In the U.K., dock workers have taken a stand by refusing to unload Russian oil and gas. While the U.K. government has banned Russian ships from docking at British ports, they can still deliver energy supplies using foreign ships. But members of the U.K. union Unite are declining to help with the unloading of these ships. The General Secretary of Unite, Sharon Graham, tweeted of the matter “I am very proud of @unitetheunion's members taking a principled stand to prevent Russian oil coming to our ports. But it is appalling that they have been put in this position by the @GOVUK, which is still dragging its feet on sanctions.”
Meanwhile, in the Netherlands, workers are also taking a stand, and preparing for potential legal repercussions for refusing to offload the cargo.

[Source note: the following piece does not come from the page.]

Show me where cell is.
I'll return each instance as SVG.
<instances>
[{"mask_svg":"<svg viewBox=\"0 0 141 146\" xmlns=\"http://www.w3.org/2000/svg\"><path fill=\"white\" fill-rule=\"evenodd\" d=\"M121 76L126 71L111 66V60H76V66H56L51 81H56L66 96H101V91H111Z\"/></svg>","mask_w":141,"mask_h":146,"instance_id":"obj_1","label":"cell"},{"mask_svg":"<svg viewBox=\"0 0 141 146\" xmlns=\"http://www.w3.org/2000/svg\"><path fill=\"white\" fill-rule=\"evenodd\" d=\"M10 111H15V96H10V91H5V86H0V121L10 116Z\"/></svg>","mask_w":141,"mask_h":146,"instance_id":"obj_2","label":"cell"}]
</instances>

A spokesperson for Dutch union FNV Havens, Niek Stam, stated that “There is blood on this oil, blood on this coal and blood on the gas ... We are in the process of finding out how we can boycott it without risking an enormous fine in court.”
Unions and workers in Australia, Canada, and the U.S. have also joined the efforts to halt the delivery of Russian oil and gas cargoes. Other EU countries are now expected to follow the U.K.’s example by banning Russian cargo ships from docking at their ports. And several shipping companies, including the world’s largest container lines, Mediterranean Shipping Co., and A.P. Moller-Maersk A/S, have also refused to ship Russian cargo. Although some container companies, particularly from Asia, are still offering their services to Russia, such as China’s Cosco Shipping Co.
The response by banks, unions, workers, shipping companies, and oil firms is having a clear impact on the supply of Russian oil to the rest of the world. Non-oil sanctions on Russia have made it increasingly difficult for oil firms to interact with Russian banks and other institutions, restricting oil and gas operations between foreign companies and Russia.
CNN reported that an estimated 4.3 million bpd of Russian crude was already “missing from the market because Western buyers are refusing to buy it,” according to JPMorgan head of global commodities Natasha Kaneva. Further, “It's increasingly clear that the Russian [oil] volumes are being ostracized,” and “we are experiencing a shortage at the moment,” she stated.
And a New York Habor trader explained, “People are not touching Russian barrels. You may see some on the water right now, but they were bought prior to the invasion. There won’t be much after that.” He added, “No one wants to be seen buying Russian products and funding a war against the Ukrainian people.”
So, while governments hold off on introducing sanctions on Russian oil, will it be unions and workers from around the world that force their hands? With banks and other institutions also making it increasingly difficult to conduct business with Russia, and shipping and oil employees refusing to interact with Russian cargoes, pressure will only mount on governments and companies alike to take even more action again Russia.